So we are making some big changes to our diet – but sensible changes (we’re not going down the route of living on nothing but wheatgrass!). Sally has been incredible, throwing herself into online research and books about cancer and nutrition (after my CT scan Thursday she busied herself in the nutrition and food section of Waterstones, while I had a forty-five minute nap in one of their comfy armchairs – I did fully expect to get ejected from the store, given that I looked like a moon-faced hobo with half a head of hair who had just gone in for a sleep, but I was left alone). She has identified foods for us to try and reduce or eliminate, and foods for us to try and increase our intake of. Again, I’m not going to go into massive detail (because it’s probably really quite dull for the rest of you) – but essentially what we’re doing is this;

  • Dramatically increase intake of fruit and particularly veg, to eight portions a day minimum (especially raw stuff – salads, etc).

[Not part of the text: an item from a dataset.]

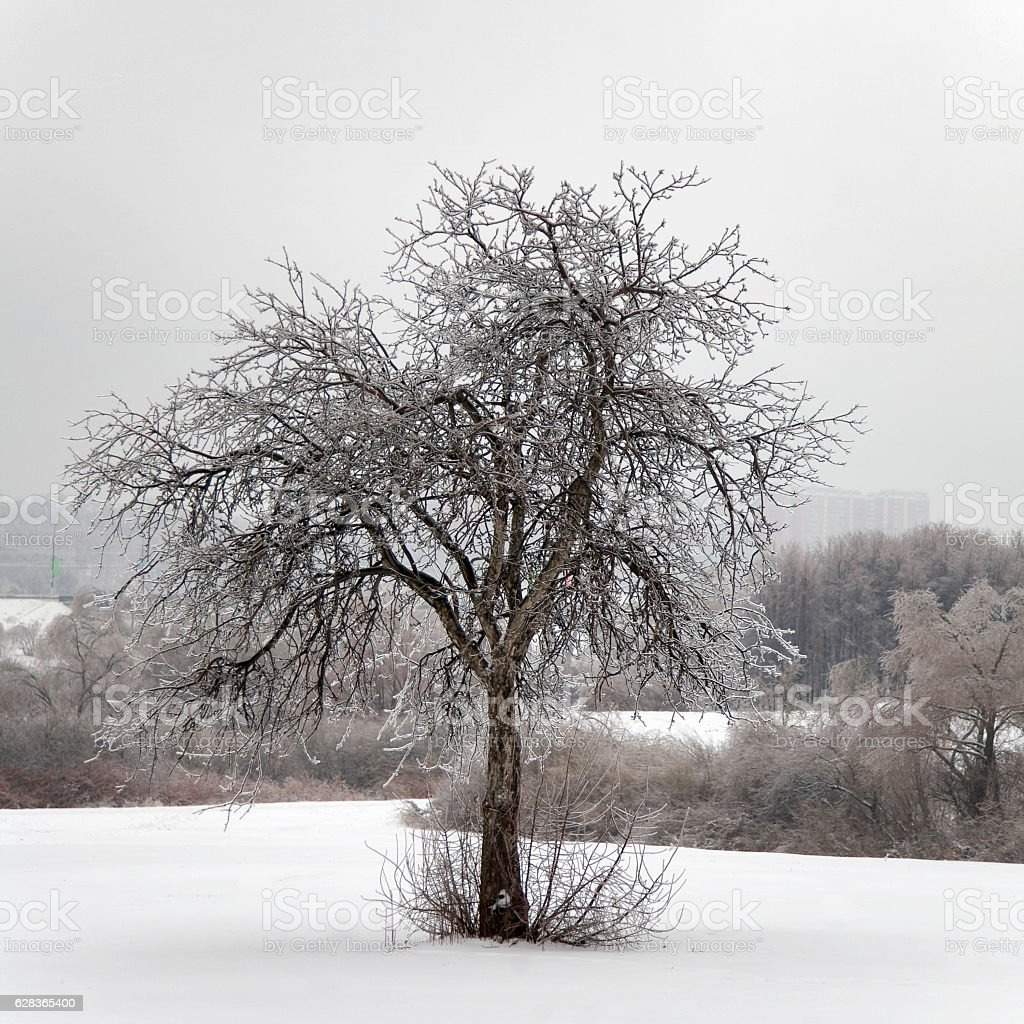park with  trees in ice stock photo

  • Incorporate juicing into our diet – by this I don’t mean fruit juices from Tesco, I mean buying a juicer and juicing raw fruit and veg as a way of getting concentrated nutrients into our diet.
  • Reduce red meat (now only allowed as a treat when eating out).
  • Reduce animal proteins in general (but not eliminate entirely – like I said, sensible approach!).
  • Dramatically reducing sugary treats and snacks (chocolate, biscuits, ice cream. etc).
  • No alcohol – this one I am doing alone. I haven’t drunk for about two months, and at a time like this I just don’t feel like it. So watching Sally have the odd glass of wine is no problem for me.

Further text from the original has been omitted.